* Trecho do documento *
────────────────────
Numa
sociedade em que o sucesso é almejado e festejado acima de tudo, onde estrelas,
milionários e campeões são os ídolos de todos, o fracasso é visto como algo
embaraçoso e constrangedor, que a gente evita a todo custo e, quando não tem
jeito, esconde dos outros. Talvez não devesse ser assim.
Semana passada, li um ensaio sobre o fracasso no "New York
Times" de autoria de Costica Bradatan, que ensina religião comparada em
uma universidade nos EUA. Inspirado por Bradatan, resolvi apresentar minha
própria homenagem ao fracasso.
Fracassamos quando tentamos fazer algo. Só isso já mostra o
valor do fracasso, representando nosso esforço. Não fracassar é bem pior, pois
representa a inércia ou, pior, o medo de tentar. Na ciência ou nas artes, não
fracassar significa não criar. Todo poeta, todo pintor, todo cientista
coleciona um número bem maior de fracassos do que de sucessos. São frases que
não funcionam, traços que não convencem, hipóteses que falham. O físico Richard
Feynman famosamente disse que cientistas passam a maior parte de seu tempo
enchendo a lata de lixo com ideias erradas. Pois é. Mas sem os erros não vamos
em frente. O sucesso é filho do fracasso.
Tem gente que acha que gênio é aquele cara que nunca fracassa,
para quem tudo dá certo, meio que magicamente. Nada disso. Todo gênio passa
pelas dores do processo criativo, pelos inevitáveis fracassos e becos sem
saída, até chegar a uma solução que funcione. Talvez seja por isso que o autor
Irving Stone tenha chamado seu romance sobre a vida de Michelangelo de "A
Agonia e o Êxtase". Ambos são partes do processo criativo, a agonia vinda
do fracasso, o êxtase do senso de alcançar um objetivo, de ter criado algo que
ninguém criou, algo de novo.
O fracasso garante nossa humildade ao confrontarmos os desafios
da vida. Se tivéssemos sempre sucesso, como entender os que fracassam? Nisso, o
fracasso é essencial para a empatia, tão importante na convivência social.
────────────────────
* Trecho dos dados *
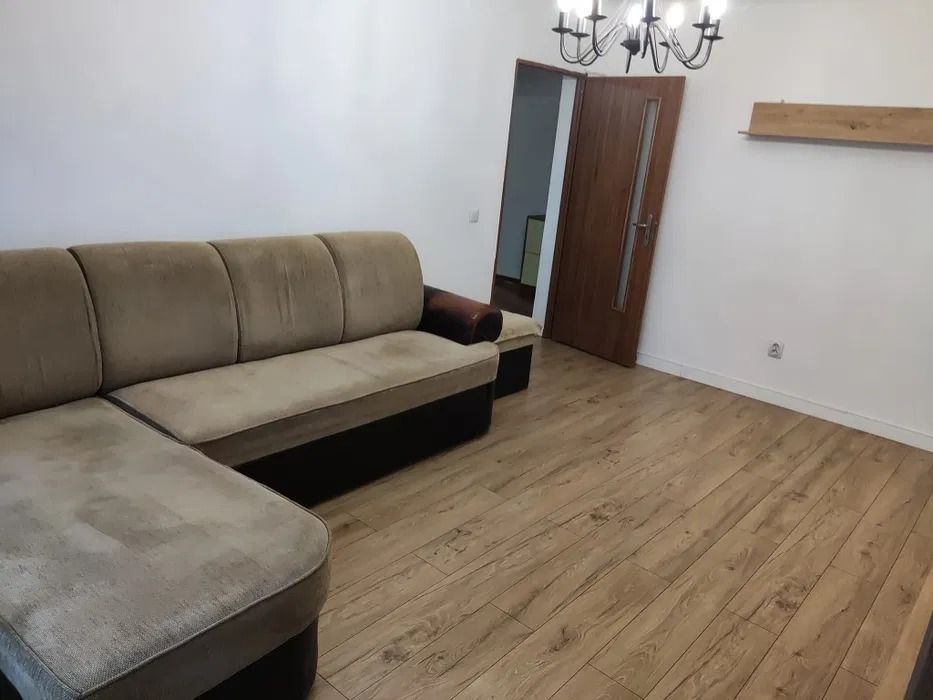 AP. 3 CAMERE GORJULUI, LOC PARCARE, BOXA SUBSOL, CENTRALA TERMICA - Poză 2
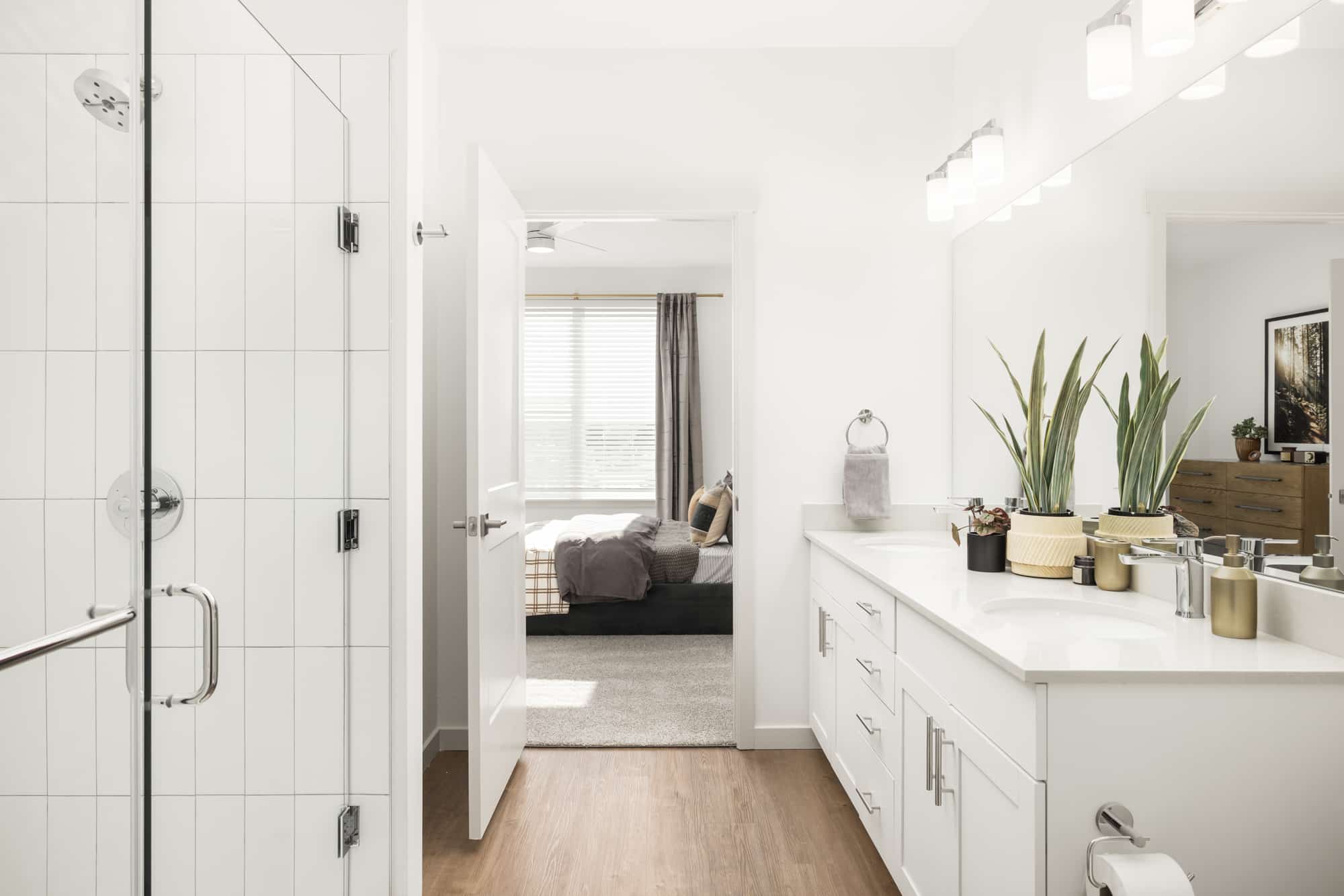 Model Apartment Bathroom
────────────────────
* Conjunto de tarefas *
a) Decida se cada afirmação abaixo está de acordo com o texto sobre o fracasso: (i) não fracassar é melhor do que fracassar; (ii) Richard Feynman é apresentado como físico; (iii) gênio é aquele para quem tudo dá certo. Responda sim ou não e cite as palavras do texto que justificam cada resposta.
b) Reproduza o trecho do texto sobre o fracasso que começa em "O fracasso garante" e segue até "na convivência social.".

* Respostas por item *
a)
(i) Não: "Não fracassar é bem pior"
(ii) Sim: "O físico Richard Feynman"
(iii) Não: "Todo gênio passa pelas dores do processo criativo"

b)
O fracasso garante nossa humildade ao confrontarmos os desafios
da vida. Se tivéssemos sempre sucesso, como entender os que fracassam? Nisso, o
fracasso é essencial para a empatia, tão importante na convivência social.